Unit 24: Sorting

Learning Objectives

After this unit, students should:

be familiar with four sorting algorithms: counting sort, selection sort, bubble sort, and insertion sort
be able to implement the above algorithms, argue that they are correct, and analyzing their running time
be aware of the difference between comparison-based sorting algorithms and counting sort
be aware of the situations where insertion sort performs better than selection sort and bubble sort.
be aware of the situations where counting sort performs better than other sorting algorithms.

Sorting

Sorting is one of the most fundamental computational problems. Given a list of items, we want to rearrange the items in some order. We have seen in the previous unit that searching in a sorted list gives us tremendous improvement in efficiency.

In this unit, we assume that the items we wish to rearrange are integers, and we wish to rearrange them in increasing order. We could, however, in practice, sort any type of items.

We have seen two algorithms to sort in this module: counting sort and selection sort. We are going to see two more today.

Counting Sort

Let's revisit counting sort. We are given an array of numbers, guaranteed to fall between a given range, say 0 to $MAX$. We can scan through this input array and count how many times each number appears in the input. We use another array of size $MAX+1$ (let's call this the frequency array) to keep track of the counts.

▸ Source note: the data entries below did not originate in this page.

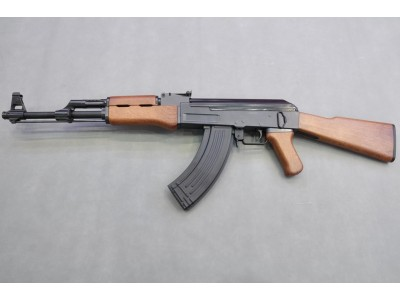Golden Eagle AK47 AEG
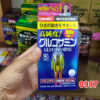 Viên Xương Khớp Glucosamin Orihiro 1500mg của Nhật loại 900 viên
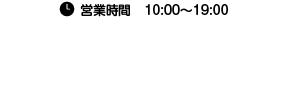店舗情報 TEL019-601-6394 営業時間AM10:00~PM7:00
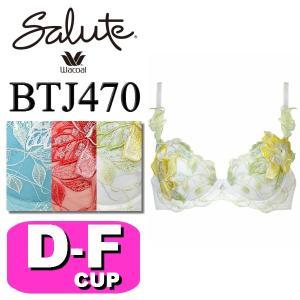 ワコール/wacoal サルート/salute 送料無料 BTJ470 (70シリーズ) P-UP 3/4カップブラジャー DEFカップ|angeikoma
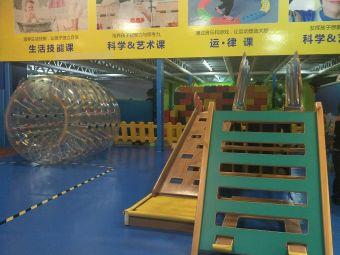 Dream Land 乐高机器人编程教育中心(滨海店)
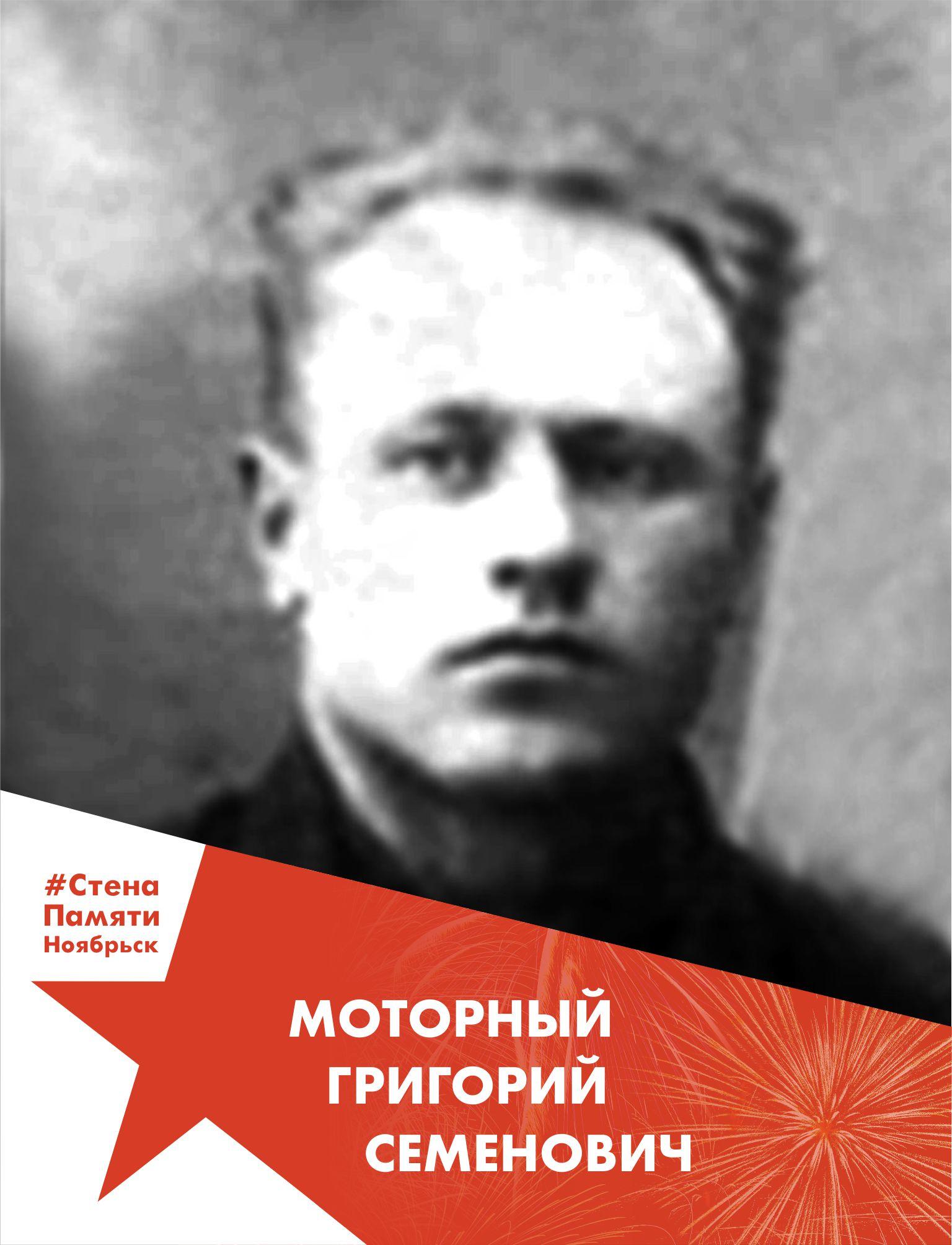 Моторный Григорий Семёнович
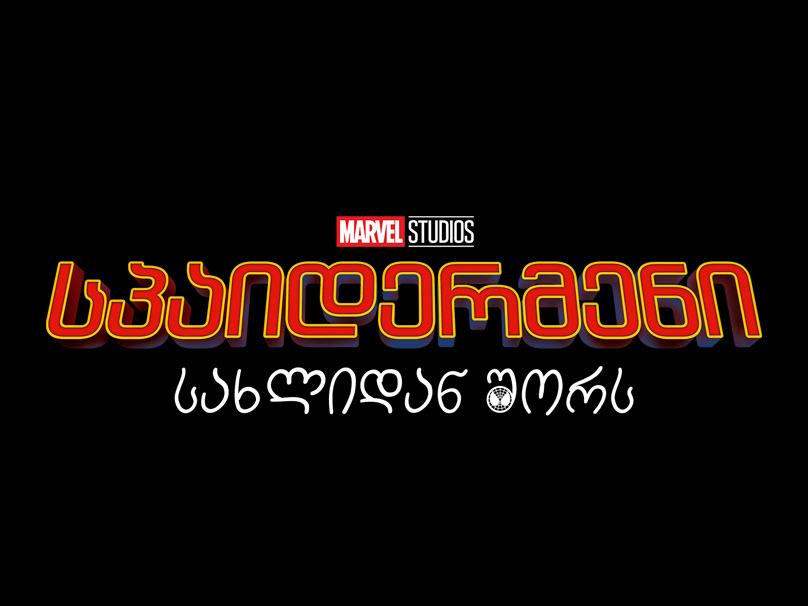 Spider-Man: Far From Home - Georgian Title title typogaphy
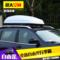 适用于Jeep自由光行李箱吉普改装车顶旅行架装饰储物箱框横杆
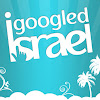 iGoogledIsrael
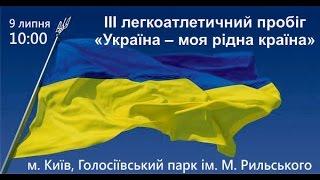 III пробіг «Україна – моя рідна країна»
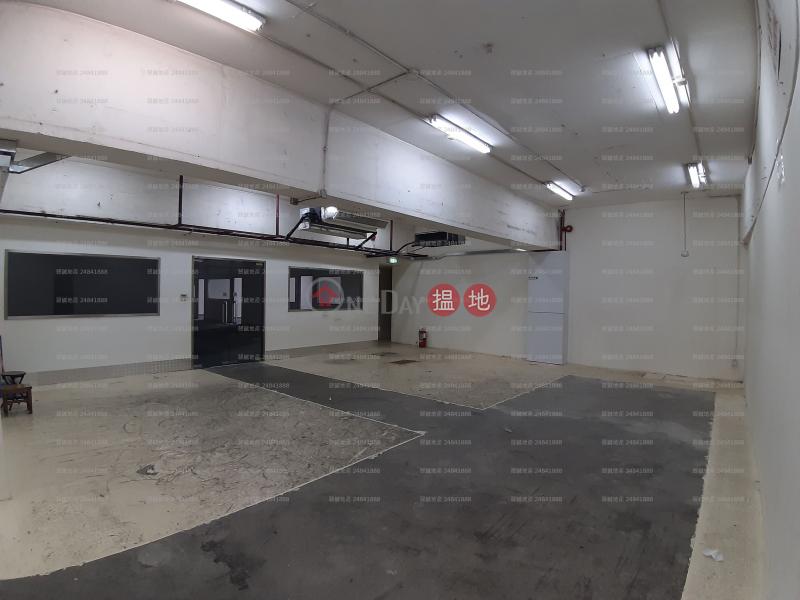 永祥工業大廈|荃灣榮豐工業大厦(Wing Fung Industrial Building)出售樓盤 (00167097)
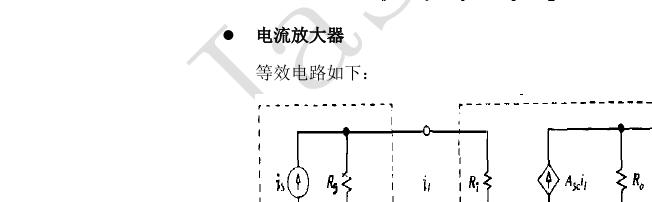 运算放大器电路基础知识整理(精华)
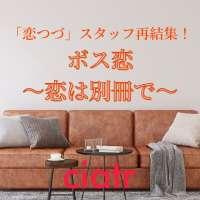 「オーマイボス(ボス恋)」全話ネタバレあらすじをチェック!最終話で選ばれるのは恋か仕事か?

Once we are done, we loop through the frequency array and put the elements back into the output.

Here is the code that implements the counting sort algorithm.

/**
 * Perform counting sort on the input in[] and store the sorted
 * numbers in out[].
 *
 * @param[in] in The array containing numbers to be sorted.
 * @param[out] out The array containing the sorted numbers.
 * @param[in] len The size of the input and output array.
 *
 * @pre in[i] is between 0 and MAX for all i.
 * @post out[] is sorted
 */
void counting_sort(const long in[], long out[], long len)
{
  long freq[MAX + 1] = { 0 };

  for (long i = 0; i < len; i += 1) {
    freq[in[i]] += 1;
  }

  long outpos = 0;
  for (long i = 0; i <= MAX; i += 1) {
    for (long j = outpos; j < outpos + freq[i]; j += 1) {
      out[j] = i;
    }
    outpos += freq[i];
  }
}

Let's consider the running time of counting sort. We will break it down into three steps of counting sort.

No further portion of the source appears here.